De opdracht
Kopieer uit de tekst over het afstellen van de maaimachine letterlijk het deel van "Contact tussen ondermes en messenkooi afstellen" tot en met "te laten maaien.".

Gekozen stuk tekst
● ● ● ●

Note: Bepaal vanuit de normale bedieningspositie de linker– en rechterzijde van de machine.

Afstelling

Contact tussen ondermes en messenkooi afstellen

Voer deze stappen uit om het contact tussen ondermes en messenkooi af te stellen en de toestand en onderlinge werking van het ondermes en messenkooi te controleren. Test na deze procedure altijd de prestaties van de maaimachine en doe dit onder omstandigheden die normaal zijn voor uw werkgebied. Mogelijk moet u de machine nog verder afstellen om deze optimaal te laten maaien.

Important: Maak het contact tussen het ondermes en de messenkooi niet te groot; u zult het ondermes beschadigen.

  • Na het wetten van het maaidek of het slijpen van de messen kan het zijn dat u er enkele minuten mee moet maaien en vervolgens deze procedure uitvoeren om het contact tussen het ondermes en de messenkooi af te stellen; het ondermes en de messenkooi zetten zich namelijk naar elkaar.

  • Mogelijk is er nog verdere afstelling nodig als het om zeer dichte gazonbegroeiing gaat of als u een erg lage maaihoogte gebruikt.

U hebt het volgende gereedschap nodig om deze procedure uit te voeren:

  • Afstandsplaat 0,05mm – Toro onderdeelnummer 125-5611

  • Maaitestpapier – Toro onderdeelnummer 125-5610

  1. Plaats de maai-eenheid op een vlak, horizontaal oppervlak. Draai de stelschroeven van de ondermesbalk linksom zodat de ondermesbalk de messenkooi niet raakt (Figure 8).

● ● ● ●

Gegevens

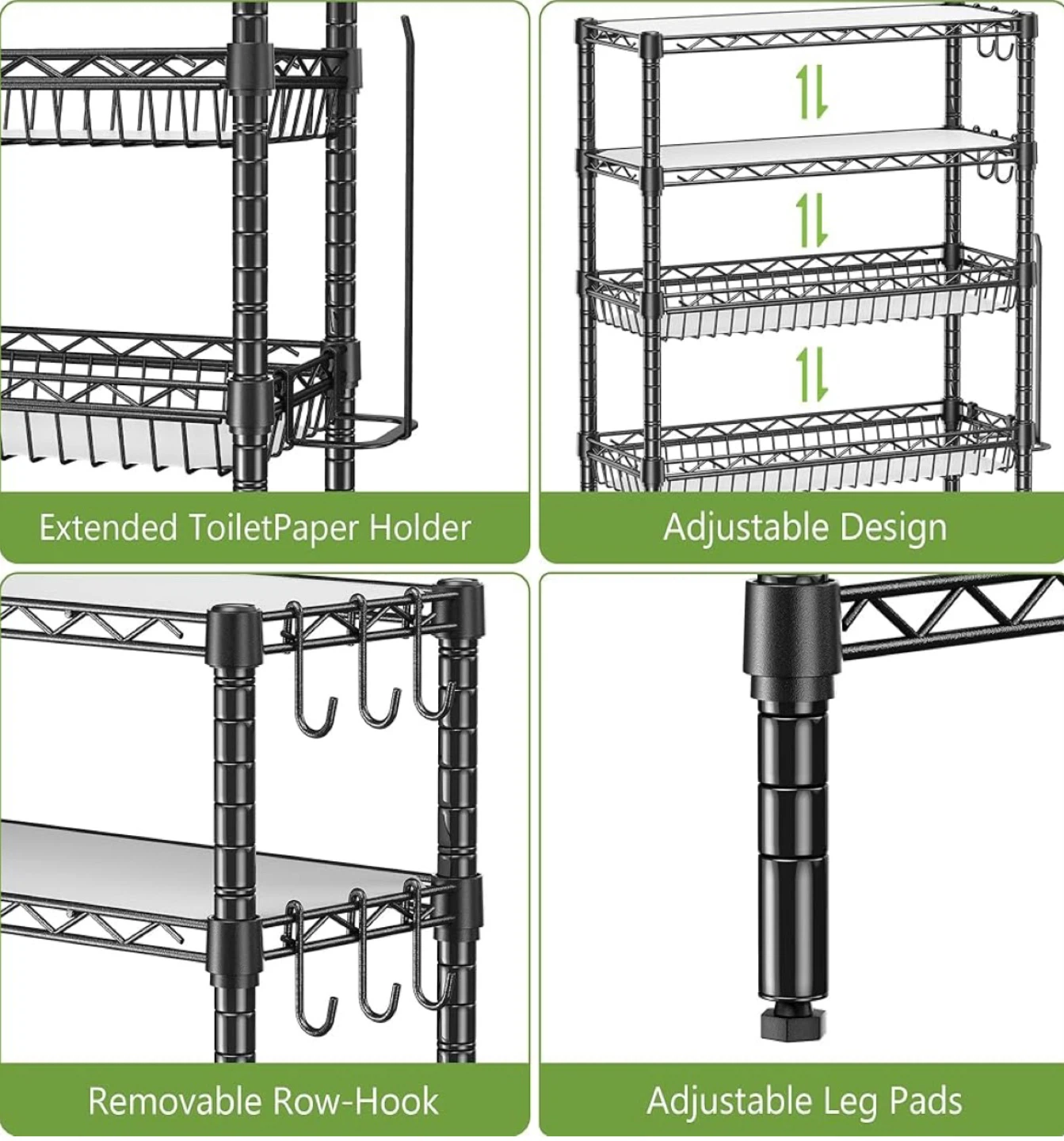 Extended ToiletPaper Holder

Adjustable Design

Removable Row-Hook

Adjustable Leg Pads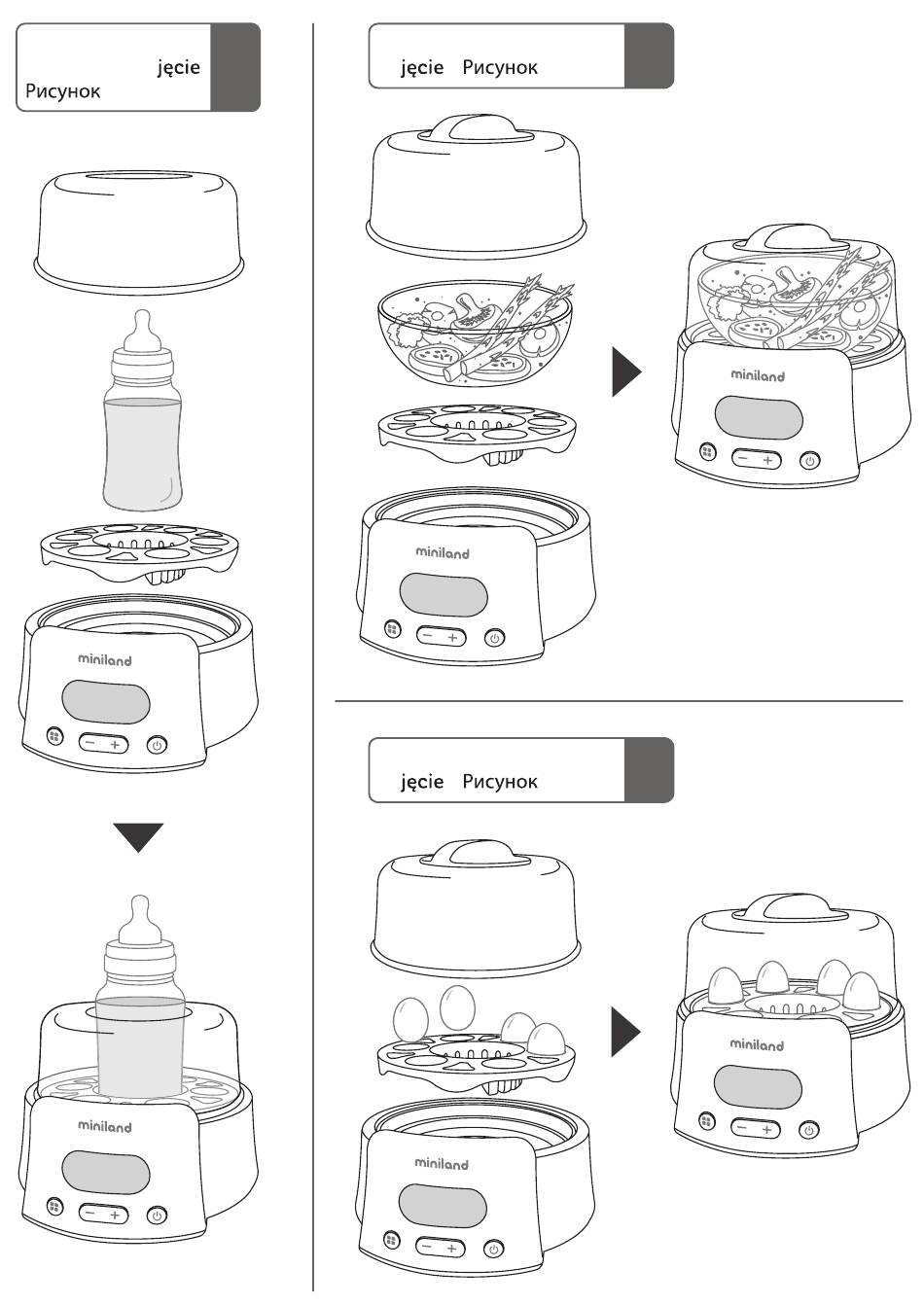 jęcie
Рисунок

miniland

miniland

jęcie Рисунок

miniland

miniland

jęcie Рисунок

miniland

miniland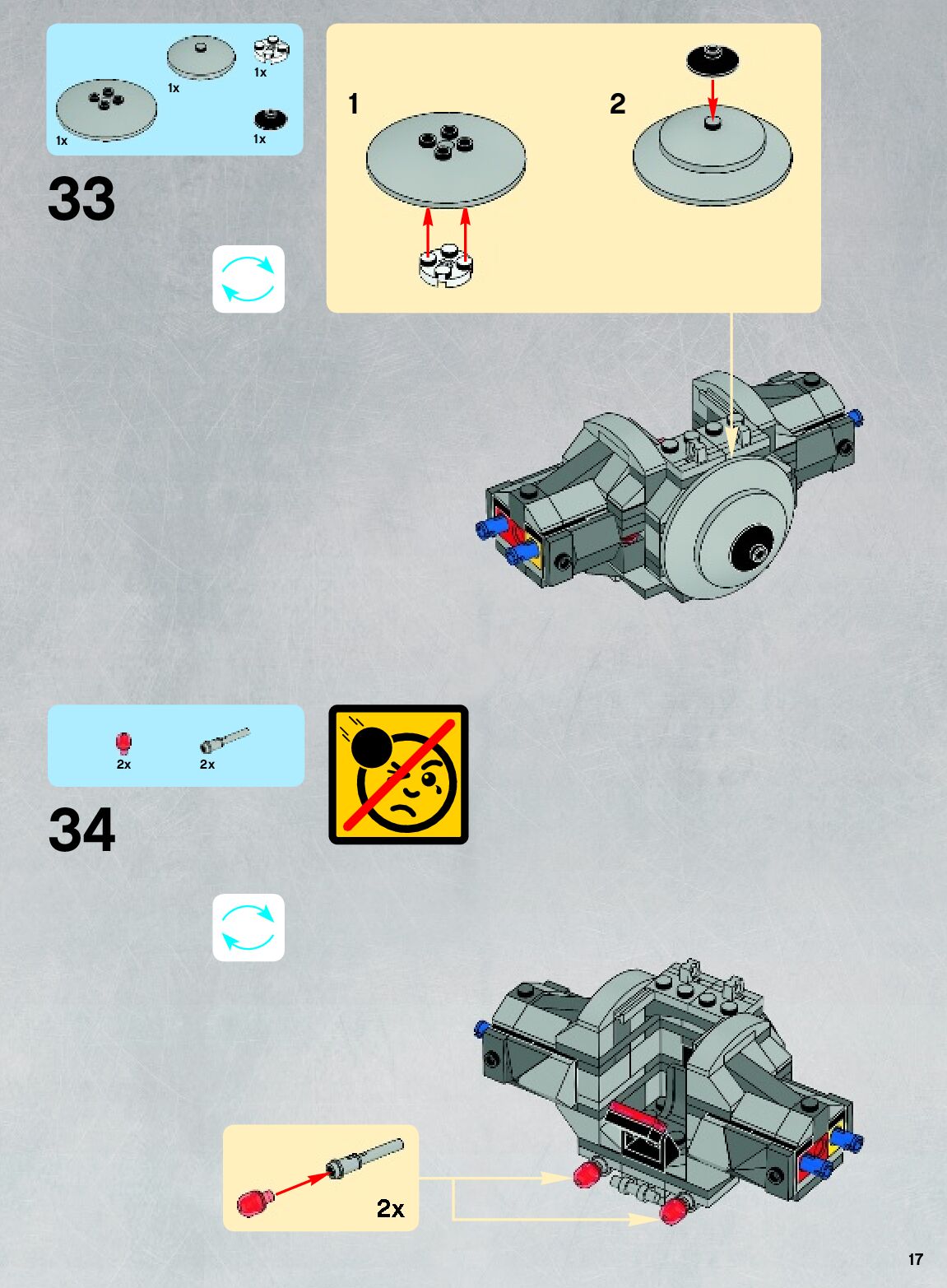 1x
1x
1x
1x

33

1

2

2x
2x

34

2x

17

● ● ● ●

Uitkomst
Contact tussen ondermes en messenkooi afstellen

Voer deze stappen uit om het contact tussen ondermes en messenkooi af te stellen en de toestand en onderlinge werking van het ondermes en messenkooi te controleren. Test na deze procedure altijd de prestaties van de maaimachine en doe dit onder omstandigheden die normaal zijn voor uw werkgebied. Mogelijk moet u de machine nog verder afstellen om deze optimaal te laten maaien.